A study in Vietnam found that adults can have HFMD and contribute to household transmission [40]. In our study, the seroprevalence of mothers (44.8%) was lower than that of mothers (87–93%) and adults (65–83%) in some coastal provinces of China [11, 15], Germany [19] and Vietnam [40]. Given the absence of sex-specific and age-specific differences in CVA16 prevalence [19, 41, 42], males and adults of other ages are also susceptible in theory. Thus, vaccination for adults in close contact with infants could help reduce household transmission and provide indirect protection for vulnerable infants.

This study is a population-based longitudinal study with a large sample size, prolonged follow-up design and high follow-up rates, in contrast with those of previous studies [10, 11, 14‐17]. The quality control of the neutralization test was stringent. The conclusion using children with complete follow-up is consistent with the main results (Additional file 1: Fig. S8). However, our study still had some limitations. First, we were unable to correlate antibody levels with clinical symptoms because only a few cases were reported during the follow-up period. Moreover, there are currently no studies confirming the association between antibody titre and symptom reduction or avoidance of infection. Thus, the positive threshold in this study is a threshold for detecting antibodies in neutralization assays. It is expected that a higher titre is associated with higher protection; thus, a sensitivity analysis with 16 as the positive threshold was conducted, which showed a conclusion consistent with that of the baseline analysis. Second, we were unable to compare the demographic information between the study participants and the local eligible nonenrollees in the 1–9 years old cohort because they refused to provide personal information. Finally, the sample size of mothers with higher antibodies (≥256) in our study was relatively small, causing the relative decreasing trend of directly calculated prevalence when the maternal antibody titre was 512, while the predicted probability was stable due to logit transformation in logistic regression.

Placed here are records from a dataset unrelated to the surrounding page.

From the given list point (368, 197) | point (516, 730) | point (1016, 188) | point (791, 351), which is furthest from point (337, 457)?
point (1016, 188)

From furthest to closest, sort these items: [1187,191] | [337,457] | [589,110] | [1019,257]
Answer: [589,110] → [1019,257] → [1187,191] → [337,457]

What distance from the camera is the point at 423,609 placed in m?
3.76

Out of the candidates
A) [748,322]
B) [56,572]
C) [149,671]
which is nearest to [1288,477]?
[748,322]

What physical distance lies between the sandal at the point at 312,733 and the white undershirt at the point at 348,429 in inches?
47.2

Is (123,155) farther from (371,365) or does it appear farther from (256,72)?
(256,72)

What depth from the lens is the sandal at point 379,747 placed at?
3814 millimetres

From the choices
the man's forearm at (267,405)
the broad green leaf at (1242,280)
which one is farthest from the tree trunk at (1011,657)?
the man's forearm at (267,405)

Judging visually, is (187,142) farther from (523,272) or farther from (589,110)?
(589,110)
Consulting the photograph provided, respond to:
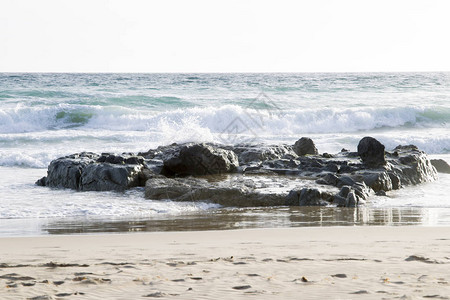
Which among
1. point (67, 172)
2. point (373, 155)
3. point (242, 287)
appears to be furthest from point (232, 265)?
point (373, 155)

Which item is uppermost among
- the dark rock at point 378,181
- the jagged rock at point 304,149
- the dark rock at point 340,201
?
the jagged rock at point 304,149

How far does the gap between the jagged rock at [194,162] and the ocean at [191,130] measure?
110 cm

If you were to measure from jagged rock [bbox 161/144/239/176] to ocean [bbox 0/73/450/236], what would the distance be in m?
1.10

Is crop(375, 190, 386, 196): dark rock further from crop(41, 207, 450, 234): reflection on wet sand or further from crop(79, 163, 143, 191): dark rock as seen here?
crop(79, 163, 143, 191): dark rock

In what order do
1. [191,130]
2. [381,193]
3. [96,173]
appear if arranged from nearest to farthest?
[381,193] < [96,173] < [191,130]

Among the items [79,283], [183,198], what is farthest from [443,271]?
[183,198]

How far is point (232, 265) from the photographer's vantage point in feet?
15.9

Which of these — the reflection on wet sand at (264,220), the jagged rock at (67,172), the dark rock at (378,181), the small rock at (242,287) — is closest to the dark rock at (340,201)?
the reflection on wet sand at (264,220)

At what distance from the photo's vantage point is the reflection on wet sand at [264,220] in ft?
24.2

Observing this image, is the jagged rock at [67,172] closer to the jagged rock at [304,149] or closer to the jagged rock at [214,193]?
the jagged rock at [214,193]

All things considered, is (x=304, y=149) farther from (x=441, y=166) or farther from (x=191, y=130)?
(x=441, y=166)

In conclusion, positive titres of anti-CVA16 antibodies were efficiently transferred to neonates from mothers through the placenta. However, titres declined rapidly to below the positive threshold by 1.5 months of age. Increasing the maternal antibody titre can effectively prolong the duration of protection. The majority of children aged 0–5 years old are susceptible, especially 1-year-old children with a high risk of developing severe disease. It is important to assess the feasibility of vaccinating children between 1.5 months and 1 year old, pregnant women or adults in close contact with infants to protect 0–5-year-old children.